Setting value in mysql table using html button

Question

I got a table with dynamic data with 5 td-s. First one is for the ID, second one for date, third for the name of the author, fourth for some properties and in the last one i got two buttons. I want them to change the value of the $status in applications table. For that I made 2 php files in which I added the mysql update function for each of the buttons. But I don't know why when I press the buttons it does everything in the php except it doesn't change the value of $status. Please let me know where I am wrong and how can I make it work. Thanks in advance.

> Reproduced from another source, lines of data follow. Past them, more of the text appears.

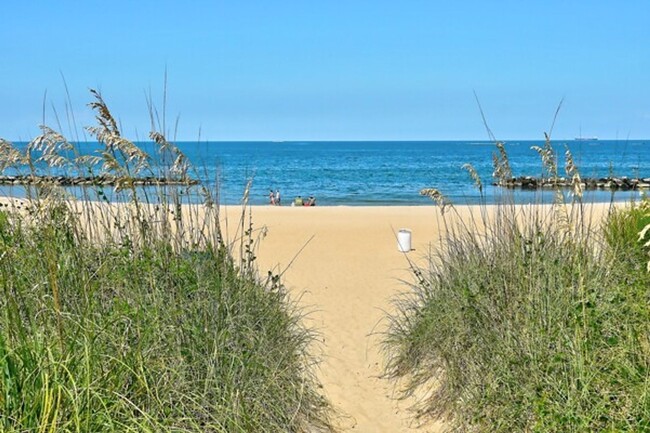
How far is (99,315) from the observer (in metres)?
3.63

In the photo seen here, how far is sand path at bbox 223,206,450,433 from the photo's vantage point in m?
4.95

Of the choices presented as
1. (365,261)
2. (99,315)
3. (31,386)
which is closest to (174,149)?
(99,315)

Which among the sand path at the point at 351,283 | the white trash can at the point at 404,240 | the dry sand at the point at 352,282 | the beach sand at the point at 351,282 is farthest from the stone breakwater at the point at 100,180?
the white trash can at the point at 404,240

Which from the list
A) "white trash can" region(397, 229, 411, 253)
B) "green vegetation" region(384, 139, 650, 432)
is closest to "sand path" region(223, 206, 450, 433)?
"white trash can" region(397, 229, 411, 253)

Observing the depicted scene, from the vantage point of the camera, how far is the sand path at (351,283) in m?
4.95

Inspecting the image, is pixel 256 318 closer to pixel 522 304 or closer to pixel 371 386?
pixel 371 386

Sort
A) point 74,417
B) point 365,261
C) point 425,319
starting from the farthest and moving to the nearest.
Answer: point 365,261, point 425,319, point 74,417

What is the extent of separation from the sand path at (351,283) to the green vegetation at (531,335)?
10.0 inches

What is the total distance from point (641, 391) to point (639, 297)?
88 cm

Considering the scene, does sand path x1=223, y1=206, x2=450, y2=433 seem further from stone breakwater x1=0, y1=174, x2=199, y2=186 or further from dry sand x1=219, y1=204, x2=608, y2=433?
stone breakwater x1=0, y1=174, x2=199, y2=186

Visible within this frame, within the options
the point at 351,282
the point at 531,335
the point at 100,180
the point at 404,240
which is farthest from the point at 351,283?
the point at 531,335

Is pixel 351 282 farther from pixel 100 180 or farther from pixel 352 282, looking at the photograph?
pixel 100 180

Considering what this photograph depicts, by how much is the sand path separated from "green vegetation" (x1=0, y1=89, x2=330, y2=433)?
1.35ft

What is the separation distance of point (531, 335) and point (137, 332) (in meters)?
2.07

The html code of the buttons (the last td):

<form action="status1.php">
<input type="submit" name="approve" value=" + ">
</form>
<form action="status2.php">
<input type="submit" name="refuse" value=" - ">
</form>

The PHP code for the buttons - status1.php (status2.php is the same but it changes the $status value to 2 instead of 1)

<?php
    require_once('config.php');
    $link = mysql_connect(DB_HOST, DB_USER, DB_PASSWORD);
    mysql_query('set names windows-1251', $link);
    if(!$link) {
        die('Failed to connect to server: ' . mysql_error());
    }
    $db = mysql_select_db(DB_DATABASE);
    if(!$db) {
        die("Unable to select database");
    }
    $id=$_GET['id'];
    $qry="UPDATE applications SET status=1 WHERE id='$id'";
    $result = mysql_query($qry);
        if($result) {
            header("location: applications.php");
            exit();
        }
        else {
            die("Query failed");
        }
?>

Answer 1

Well, are you getting any errors? Comment out the header("location: applications.php"); line so you will see if it throws any. Also try adding something like echo $qry so you can visually verify that the query is correct.

Also, you should read up on SQL injection and how to protect against it. Directly sticking user input into the query like that can open the door to nastiness. Also, you aren't checking user input for apostrophes which can break your query. I personally use PDO, which makes it a lot easier and a bit safer.

Another suggestion, rather than having to maintain two separate submission PHP files, just put your two submit buttons like this:

<input type="submit" name="status" value=" + ">
<input type="submit" name="status" value=" - ">

Then change the form action to the name of the consolidated php file and in that file, just evaluate the value of the status like:

$status = 0;
if ($_GET["status" == " + ") $status = 1;

If you install PDO, you'd do the meat of the DB update like this:

$pdo = new PDO("mysql:host=" . DB_HOST . ";dbname=" . DB_DATABASE, DB_USER, DB_PASSWORD);
$sql = $pdo->prepare("UPDATE applications SET status=? WHERE id=?");
$sql->execute(array($status, $_GET["id"]));

..which would be a little safer than what you're doing now.

Disclaimer: I'm just a hobbyist PHP programmer, so there may be better ways than I've mentioned :)

Answer 2

use this instead of ur form tag for form 1

<from method="get" action="status1.php">

<input type="hidden" name="id" value="1"/>

<input type="submit" name="approve" value=" + "/>

</form>

for form2

<from method="get" action="status2.php">

<input type="hidden" name="id" value="2"/>

<input type="submit" name="refuse" value=" - "/>

</form>

Answer 3

You are using $_GET['id'] as identifier, but as far as I can see in the code, you are not actually sending any GET information apart from the submit button itself. So your query is currently actually updating the row WHERE id=''. That's why you don't get errors, but you don't get your desired result either.

Change the action parameter of your form to status1.php?id=$id, or add something like <input type="hidden" name="id" value="$id"/> inside the form.